Pijnbestrijding epiduraal

Ruggenprik (‘epiduraal’)

Een ruggenprik is een injectie in je onderrug met een combinatie van pijnstillende medicijnen (de medicijnen verschillen per ziekenhuis). Bij deze pijnbehandeling heb je geen pijn meer in je onderlichaam.

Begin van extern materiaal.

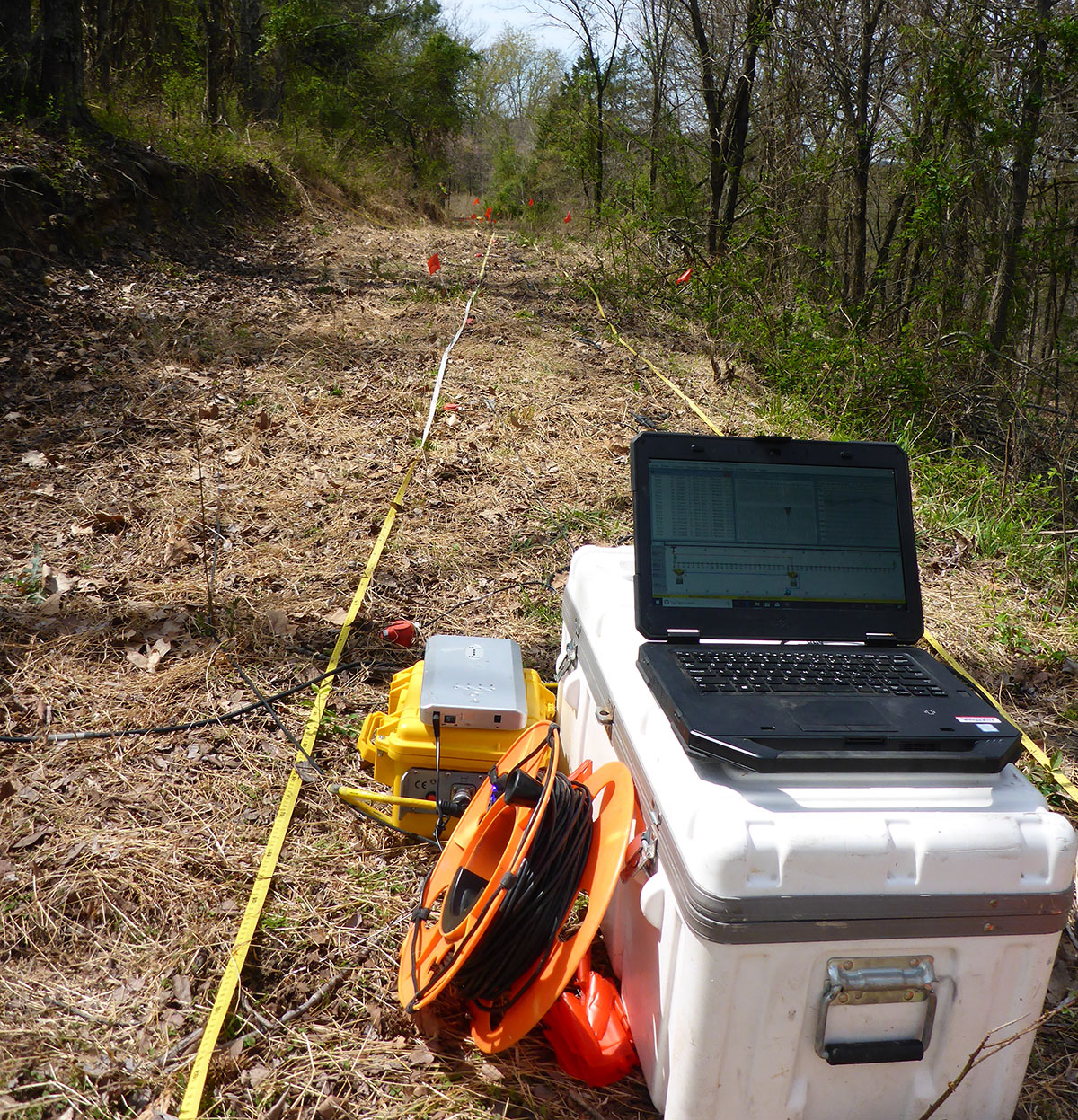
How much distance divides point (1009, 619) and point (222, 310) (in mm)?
6648

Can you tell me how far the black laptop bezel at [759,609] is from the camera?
2059 millimetres

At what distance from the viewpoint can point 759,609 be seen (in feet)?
6.84

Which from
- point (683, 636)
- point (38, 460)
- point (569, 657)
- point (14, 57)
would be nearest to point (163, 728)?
point (569, 657)

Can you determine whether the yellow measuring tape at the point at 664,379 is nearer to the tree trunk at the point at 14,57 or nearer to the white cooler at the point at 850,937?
the white cooler at the point at 850,937

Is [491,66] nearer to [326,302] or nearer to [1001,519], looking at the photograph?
[326,302]

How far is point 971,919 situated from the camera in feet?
4.80

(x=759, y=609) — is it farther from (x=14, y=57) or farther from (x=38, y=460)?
(x=14, y=57)

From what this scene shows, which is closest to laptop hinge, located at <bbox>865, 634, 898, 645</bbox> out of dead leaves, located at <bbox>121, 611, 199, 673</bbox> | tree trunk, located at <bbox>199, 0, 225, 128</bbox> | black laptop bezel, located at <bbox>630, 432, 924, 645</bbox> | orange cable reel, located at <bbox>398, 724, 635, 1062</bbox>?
black laptop bezel, located at <bbox>630, 432, 924, 645</bbox>

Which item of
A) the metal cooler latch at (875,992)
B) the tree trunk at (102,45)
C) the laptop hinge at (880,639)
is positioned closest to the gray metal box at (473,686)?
the laptop hinge at (880,639)

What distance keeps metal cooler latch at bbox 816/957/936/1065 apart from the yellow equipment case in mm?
1165

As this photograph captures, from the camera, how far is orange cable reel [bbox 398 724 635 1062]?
5.56ft

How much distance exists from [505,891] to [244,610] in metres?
2.36

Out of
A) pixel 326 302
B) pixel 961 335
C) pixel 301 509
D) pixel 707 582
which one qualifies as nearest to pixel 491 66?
pixel 326 302

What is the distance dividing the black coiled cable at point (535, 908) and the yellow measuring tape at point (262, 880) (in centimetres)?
59
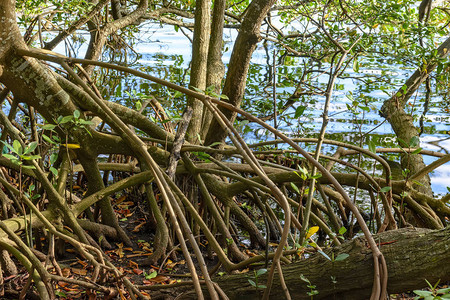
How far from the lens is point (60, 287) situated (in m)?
2.74

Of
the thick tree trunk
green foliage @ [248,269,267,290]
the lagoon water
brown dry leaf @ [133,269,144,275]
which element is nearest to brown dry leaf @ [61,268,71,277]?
brown dry leaf @ [133,269,144,275]

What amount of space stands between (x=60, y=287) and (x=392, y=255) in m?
1.75

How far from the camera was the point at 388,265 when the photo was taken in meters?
1.92

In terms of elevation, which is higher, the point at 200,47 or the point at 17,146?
the point at 200,47

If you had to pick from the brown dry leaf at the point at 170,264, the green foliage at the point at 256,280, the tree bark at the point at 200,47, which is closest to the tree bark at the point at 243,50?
the tree bark at the point at 200,47

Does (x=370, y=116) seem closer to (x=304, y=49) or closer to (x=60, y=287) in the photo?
(x=304, y=49)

De anesthesioloog brengt onder plaatselijke verdoving onder in je rug een naald aan. Daarbij moet je je rug bol maken en stil blijven liggen of zitten (ook tijdens de weeën). Via de naald wordt een dun, soepel slangetje in je rug gebracht. De naald gaat er weer uit, het slangetje blijft zitten. Door dit slangetje krijg je tijdens de hele bevalling pijnstillende medicijnen toegediend. Binnen 15 minuten voel je geen pijn meer.

Voordelen

  • De meeste vrouwen (95%) voelen helemaal geen pijn meer tijdens de weeën.
  • Voor zover bekend heeft een ruggenprik geen nadelige gevolgen voor het kind of het geven van borstvoeding.
  • Je wordt niet slaperig of suf van een ruggenprik en maakt de bevalling dus helemaal mee.
  • Je kunt soms jezelf via een pompje pijnstillende medicijnen geven (dat heet ‘patiëntgecontroleerde epidurale analgesie’).

Nadelen

  • Soms werkt de ruggenprik niet voldoende. Dat kan komen door de plaats waar de naald is ingebracht en de dosering van de medicijnen. De ruggenprik wordt dan soms opnieuw uitgevoerd.
  • De bevalling, vooral het persen, duurt langer. Daardoor heb je meer kans op een bevalling met zuignap of vacuümpomp (een ‘vaginale kunstverlossing’).
  • De weeën moeten vaker met medicijnen worden ondersteund.
  • Vaak mag je je bed niet uit, omdat je minder gevoel in je benen hebt.
  • Er wordt een infuus ingebracht, om te voorkomen dat je een te lage bloeddruk krijgt.
  • Meestal krijg je een blaaskatheter, omdat je door de verdoving niet goed voelt dat je moet plassen.
  • Je lichaamstemperatuur kan stijgen door een ruggenprik, waardoor het lastig is te bepalen of dit komt door een infectie. Jij en je kind worden dan opgenomen en worden behandeld met antibiotica.
  • Je kunt jeuk krijgen. Deze kan goed behandeld worden door de samenstelling van de medicijnen aan te passen.